**TEXTAUSZUG**
════

Wenn es uns in diesem Fiscal Jahr nicht gelingt AoC aus den roten Zahlen zu heben , werden wir uns zu 100% auf ein neues MMO konzentrieren und AOC eben vor sich hin siechen lassen bis die Server etc. abgeschrieben sind. 

Woher nun der positive Ertrag kam, erschloss sich mir auch noch nicht so ganz, sieht irgendwie nach einer neuen Kapitaleinlage aus. Warten das nächste Quartal ab. 

Milkoh


----------



## Thrainan (8. Juni 2009)

Gewinn muss ja nicht von AoC kommen.
Die Frage ist ja wieviel Spieler die noch zusätzlich brauchen um in den grünen bereich zu komen. Der Ruf des Spiels ist halt im Eimer, das muss man zugeben. Die verbesserungen der letzten Monate sind ja alle nett, aber ich habe nicht den Eindruck das diese erfolgreich vermarktet werden. 
Testversionen und buddykeys sind wichtige Massnahmen aber reichen lange nicht aus. Vor ellem wenn die Spielerbasis so klein ist. Da müsste infach mehr mit den Medien laufen. Seien es MMo seiten wie buffed, oder auch printagazine. 
Klar das kostet erstmal, aber von nix kommt nix. 
Ich denke was sie auf keinen fall tun dürfen wäre das Spiel einzustellen. Unter den umständen könnten sie die Entwicklung des neuen MMO#s direkt einstellen. Der Ruf den FC aktuell hat ist shon so schlecht genug.


----------



## Imseos (8. Juni 2009)

AoC kann nicht eingestellt werden da es die Cashcow von Funcom ist bzw gehen sie gemeinsam unter.

════

**DATENAUSZUG**
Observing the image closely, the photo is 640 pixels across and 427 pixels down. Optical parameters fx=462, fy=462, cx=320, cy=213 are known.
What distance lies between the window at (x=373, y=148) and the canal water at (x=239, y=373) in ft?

════

**AUFGABENSTELLUNG**
- a) Gib aus der Forumsdiskussion über AoC den Abschnitt von „Ich denke was“ bis einschließlich „Imseos (8. Juni 2009)“ wortgetreu zurück.
- b) Beantworte zur Forumsdiskussion über AoC folgende Fragen:
(i) An welchem Datum wurde Thrainans Beitrag verfasst?
(ii) Welche zwei Maßnahmen hält Thrainan für wichtig, aber nicht für ausreichend?
(iii) Warum kann AoC laut Imseos nicht eingestellt werden?

**LÖSUNGEN**
- a)
Ich denke was sie auf keinen fall tun dürfen wäre das Spiel einzustellen. Unter den umständen könnten sie die Entwicklung des neuen MMO#s direkt einstellen. Der Ruf den FC aktuell hat ist shon so schlecht genug.


----------



## Imseos (8. Juni 2009)

- b)
(i) Am 8. Juni 2009.
(ii) Testversionen und Buddykeys.
(iii) Weil es die Cashcow von Funcom ist.